▶ [СПИСОК ЗАДАНИЙ]:
1. Ответьте по отрывку путевых записок о Турции на вопросы:
(a) Откуда были мусульмане, которые поменялись со здешними греками?
(b) По чьей воле произошел этот обмен?
(c) Что, согласно отрывку, властвует над нами вместо веры?
2. Выпишите из отрывка путевых записок о Турции дословно фрагмент от слов «Турция. Записки русского» до слов «ожидая нашего пробуждения.» включительно.

▶ [ЦИТИРУЕМЫЙ ТЕКСТ]:
Турция. Записки русского путешественника - Курбатов Валентин Яковлевич - Страница 13
- Предыдущая
- 13/51
- Следующая
Городок окажется из «привозных» — мусульмане из Македонии «поменялись» по воле Ататюрка со здешними греками после турецкой революции (исторические перетасовки народов рано или поздно непременно отзываются страданием, и, возвращаясь в некогда родную землю, потомки изгнанников или переселенцев уже чувствуют ее чужой). Очевидно, греки так же доканывают там, в Македонии, брошенные мечети.
Все это говорит только о том, что мы все еще дети в вере и властвует над нами не она, а политика и животное чувство природы, которая вершит свой злой закон, ожидая нашего пробуждения.

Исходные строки
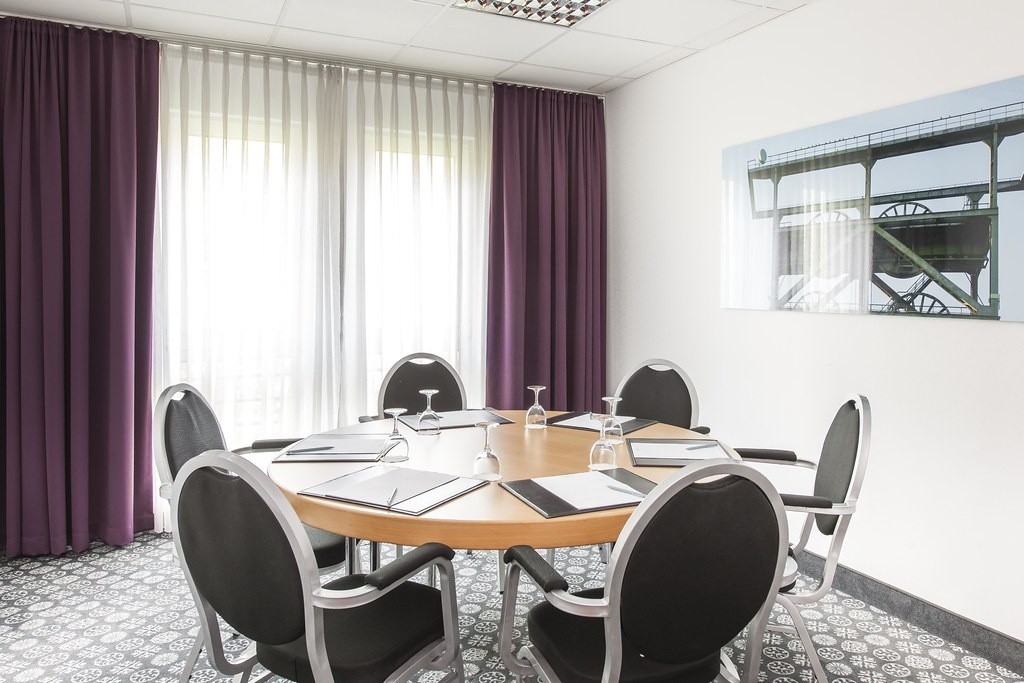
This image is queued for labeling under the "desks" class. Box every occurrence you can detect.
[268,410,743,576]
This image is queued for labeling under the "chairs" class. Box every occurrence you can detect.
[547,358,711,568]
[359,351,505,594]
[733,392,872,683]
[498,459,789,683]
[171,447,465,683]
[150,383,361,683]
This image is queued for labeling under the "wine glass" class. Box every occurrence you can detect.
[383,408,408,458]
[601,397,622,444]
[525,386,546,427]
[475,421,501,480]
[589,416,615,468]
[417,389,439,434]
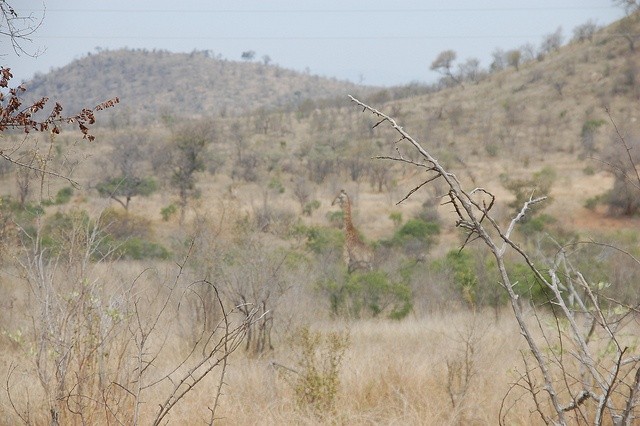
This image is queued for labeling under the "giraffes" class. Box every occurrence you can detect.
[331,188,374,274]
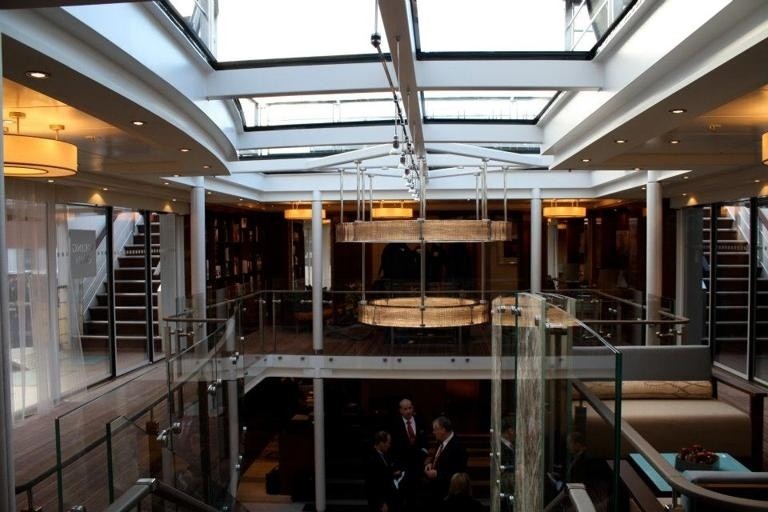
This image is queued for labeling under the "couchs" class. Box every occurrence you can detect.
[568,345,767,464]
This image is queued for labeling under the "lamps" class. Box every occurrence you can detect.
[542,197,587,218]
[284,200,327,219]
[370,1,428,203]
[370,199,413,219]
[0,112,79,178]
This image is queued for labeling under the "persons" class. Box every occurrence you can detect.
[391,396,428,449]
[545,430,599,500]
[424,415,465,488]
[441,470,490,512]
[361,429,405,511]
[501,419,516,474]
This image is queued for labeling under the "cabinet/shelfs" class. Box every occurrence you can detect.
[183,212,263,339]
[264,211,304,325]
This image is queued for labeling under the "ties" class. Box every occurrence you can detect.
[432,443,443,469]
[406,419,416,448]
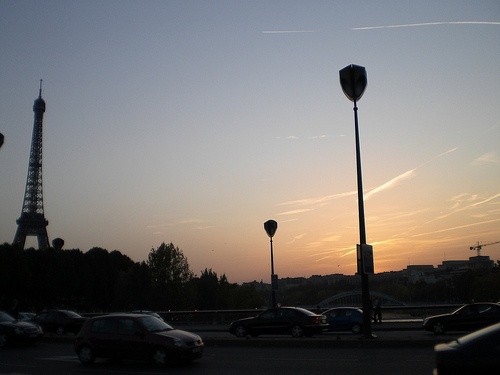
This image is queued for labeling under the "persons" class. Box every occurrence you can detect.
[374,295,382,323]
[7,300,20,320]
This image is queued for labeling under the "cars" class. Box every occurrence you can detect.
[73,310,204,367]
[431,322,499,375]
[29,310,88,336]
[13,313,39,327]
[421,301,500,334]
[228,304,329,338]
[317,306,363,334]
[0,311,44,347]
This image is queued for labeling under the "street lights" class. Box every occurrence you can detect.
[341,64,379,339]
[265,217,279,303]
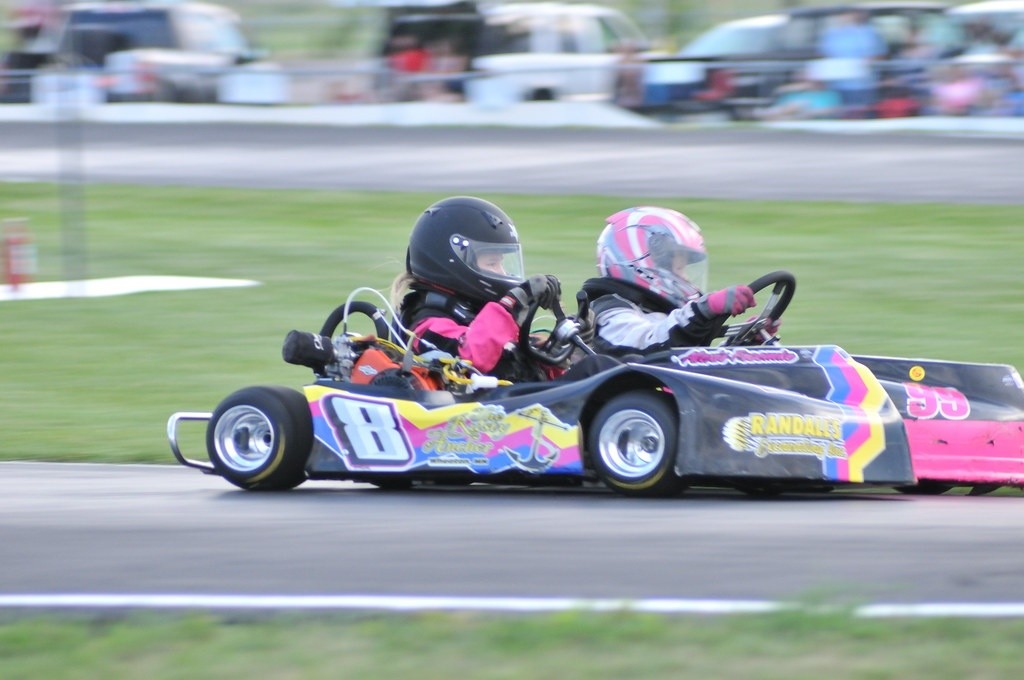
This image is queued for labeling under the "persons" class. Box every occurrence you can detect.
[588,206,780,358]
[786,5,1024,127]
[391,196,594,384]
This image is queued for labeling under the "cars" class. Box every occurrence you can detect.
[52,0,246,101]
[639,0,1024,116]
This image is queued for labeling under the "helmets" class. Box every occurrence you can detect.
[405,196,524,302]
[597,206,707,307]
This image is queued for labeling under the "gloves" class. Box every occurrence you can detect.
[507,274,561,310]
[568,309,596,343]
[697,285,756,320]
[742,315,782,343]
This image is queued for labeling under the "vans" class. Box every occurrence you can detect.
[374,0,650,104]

...

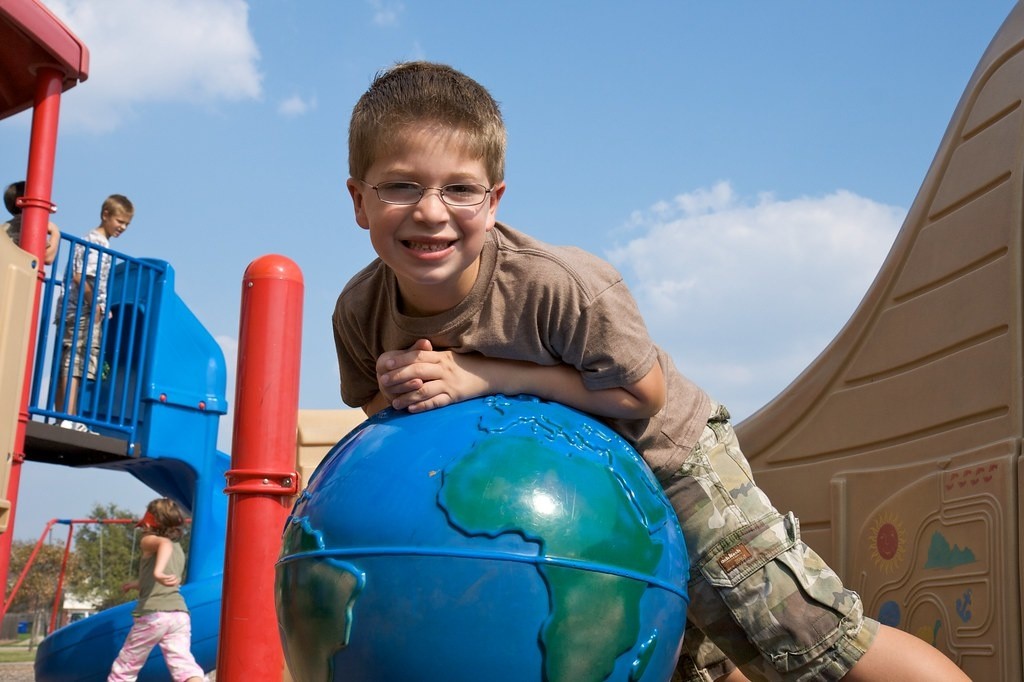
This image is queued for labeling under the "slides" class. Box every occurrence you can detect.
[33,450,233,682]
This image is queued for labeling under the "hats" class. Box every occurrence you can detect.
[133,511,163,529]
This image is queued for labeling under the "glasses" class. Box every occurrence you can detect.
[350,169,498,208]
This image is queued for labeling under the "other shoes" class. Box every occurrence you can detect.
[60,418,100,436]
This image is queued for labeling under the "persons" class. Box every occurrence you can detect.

▶ [ПИСЬМЕННЫЕ ОТВЕТЫ]:
1.
(a) Из Македонии.
(b) По воле Ататюрка.
(c) Политика и животное чувство природы.

2.
Турция. Записки русского путешественника - Курбатов Валентин Яковлевич - Страница 13
- Предыдущая
- 13/51
- Следующая
Городок окажется из «привозных» — мусульмане из Македонии «поменялись» по воле Ататюрка со здешними греками после турецкой революции (исторические перетасовки народов рано или поздно непременно отзываются страданием, и, возвращаясь в некогда родную землю, потомки изгнанников или переселенцев уже чувствуют ее чужой). Очевидно, греки так же доканывают там, в Македонии, брошенные мечети.
Все это говорит только о том, что мы все еще дети в вере и властвует над нами не она, а политика и животное чувство природы, которая вершит свой злой закон, ожидая нашего пробуждения.